• _Problem to work on_
From the first line to the last, set down the material exactly, leaving out its pictures.
======== Material supplied
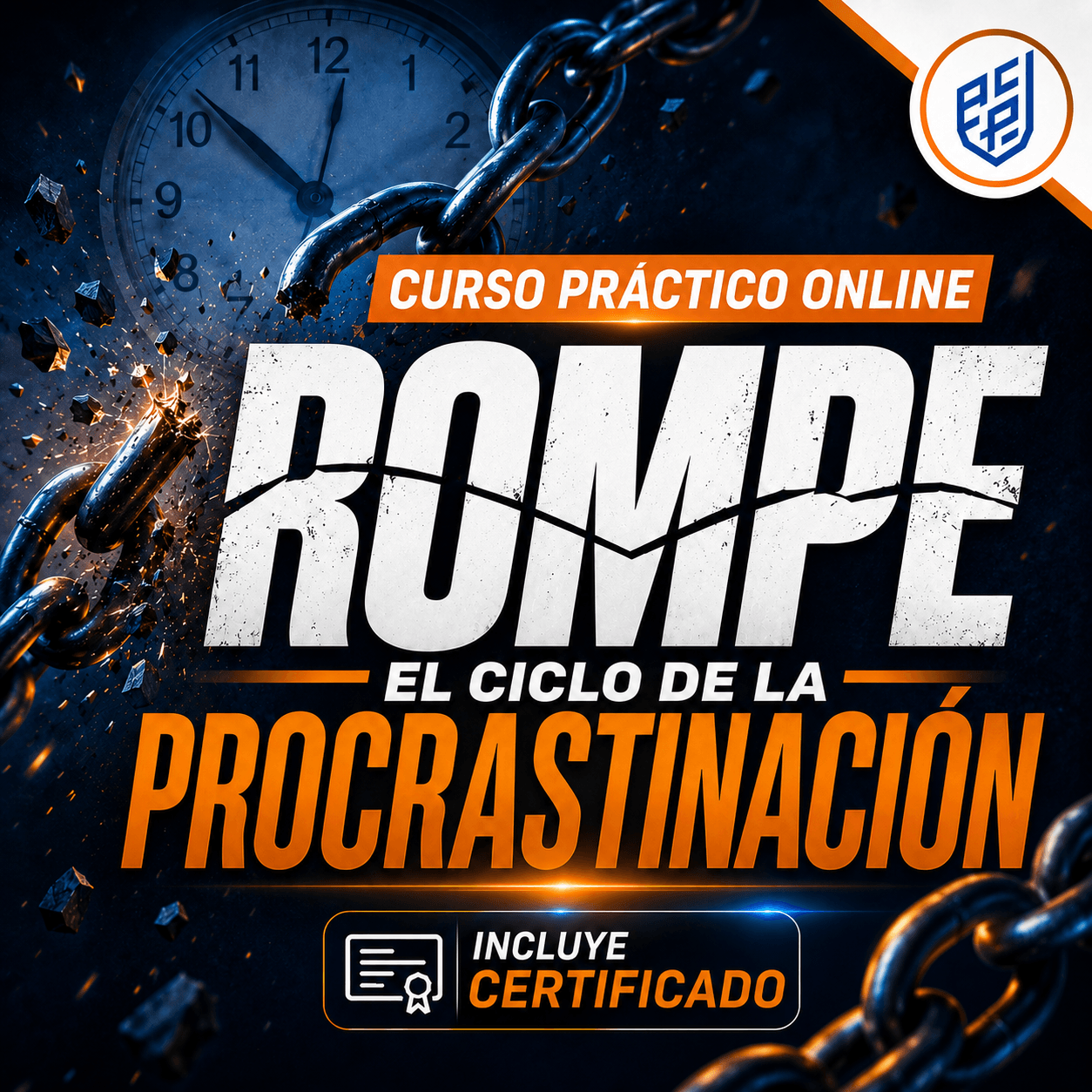 Curso Vence la Procrastinación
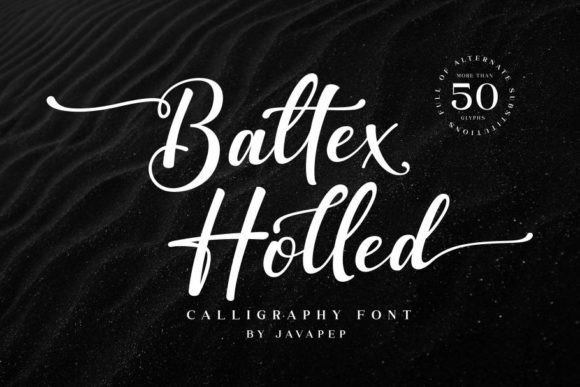 Baltex Holled Font - Featured Image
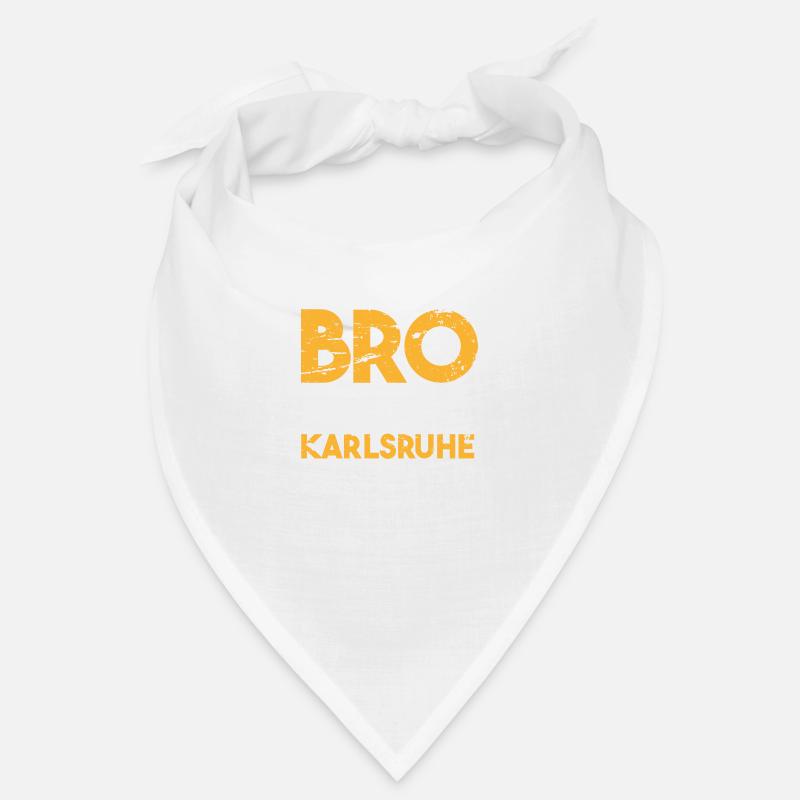 Bro c’est l’idée cadeau de Karlsruhe Bandana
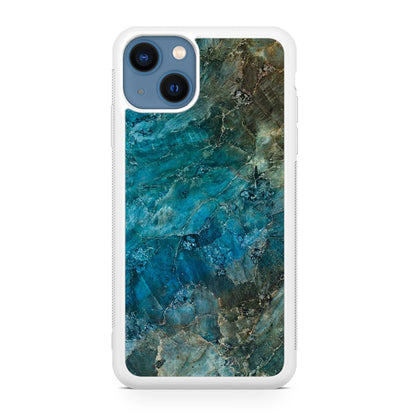 Deep Ocean Marble iPhone 13 / 13 mini Case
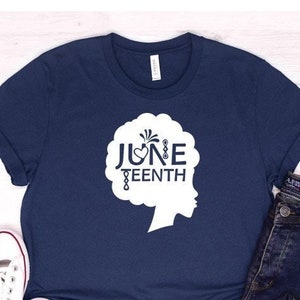 Juneteenth Shirt, Black Lives Matter, Black History, Civil Rights, Emancipation shirt, Teenth shirt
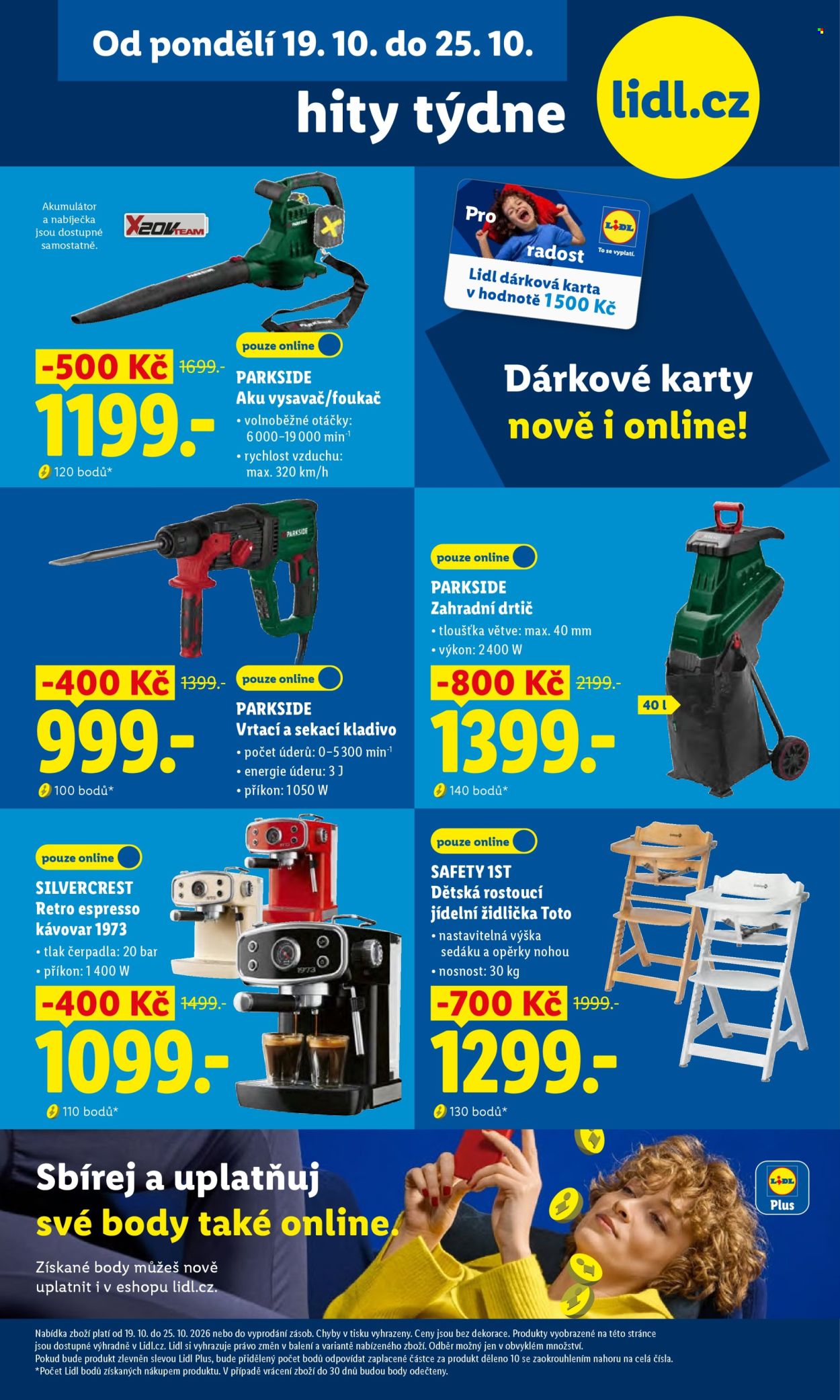 Leták Lidl - 22.10.2026 - 25.10.2026. Strana 33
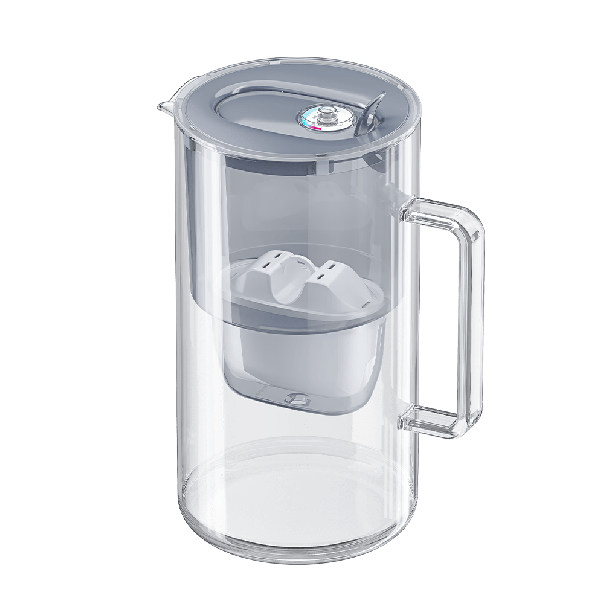 AQUAPHOR Stakleni bokal za filtriranje vode 2.5L, siva - 1036-1-1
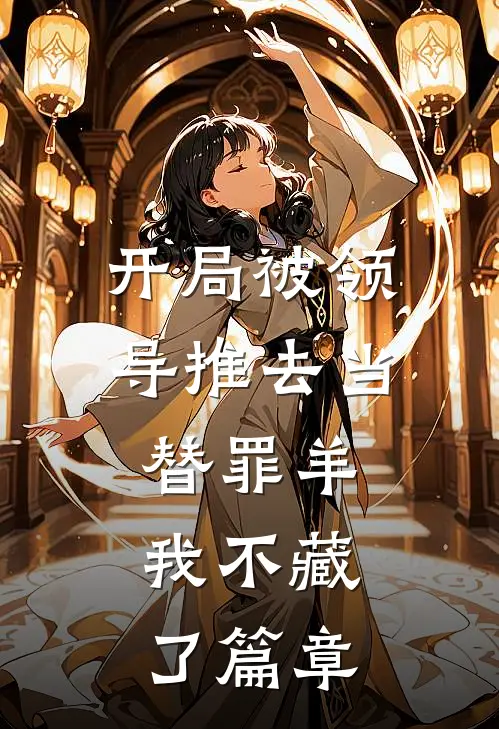 开局被领导推去当替罪羊，我不藏了篇章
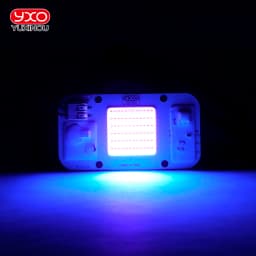 220V 50W High Power UV LED 395nm Purple Ultraviolet Bulb Lamp Chips Light Beads Diode for Printer Curing Phosphor Lighting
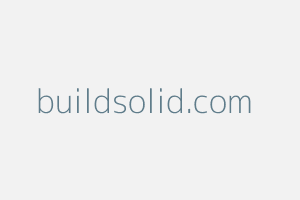 Image of Buildsolid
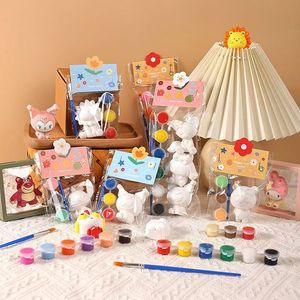 Kit de Bricolage Tendance : Jouets à Peindre Faits Main, Figurines en Plâtre et Céramique à Peindre - Product Image 2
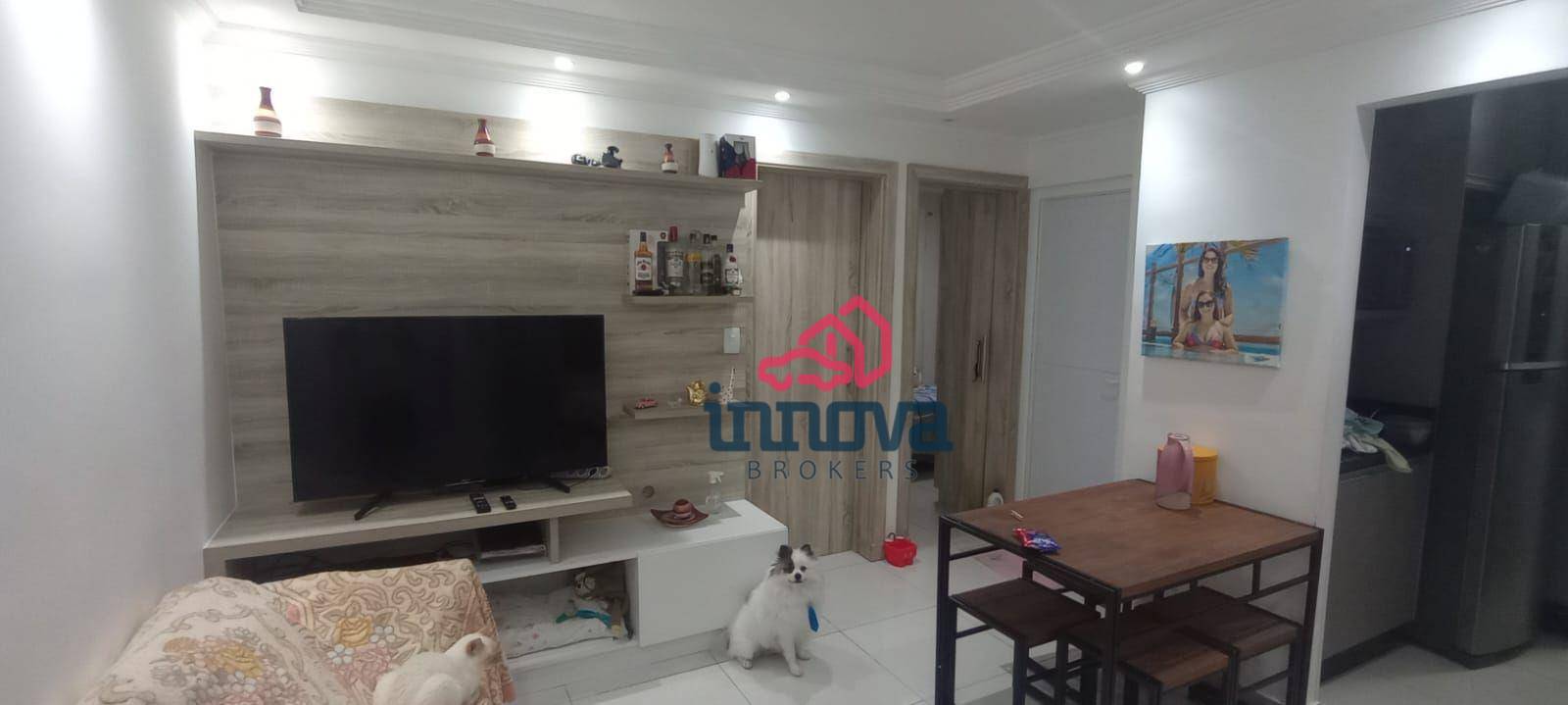 Apartamento à venda com 2 quartos, 44m² - Foto 1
================
• _Result_
 Curso Vence la Procrastinación
 Baltex Holled Font - Featured Image
 Bro c’est l’idée cadeau de Karlsruhe Bandana
 Deep Ocean Marble iPhone 13 / 13 mini Case
 Juneteenth Shirt, Black Lives Matter, Black History, Civil Rights, Emancipation shirt, Teenth shirt
 Leták Lidl - 22.10.2026 - 25.10.2026. Strana 33
 AQUAPHOR Stakleni bokal za filtriranje vode 2.5L, siva - 1036-1-1
 开局被领导推去当替罪羊，我不藏了篇章
 220V 50W High Power UV LED 395nm Purple Ultraviolet Bulb Lamp Chips Light Beads Diode for Printer Curing Phosphor Lighting
 Image of Buildsolid
 Kit de Bricolage Tendance : Jouets à Peindre Faits Main, Figurines en Plâtre et Céramique à Peindre - Product Image 2
 Apartamento à venda com 2 quartos, 44m² - Foto 1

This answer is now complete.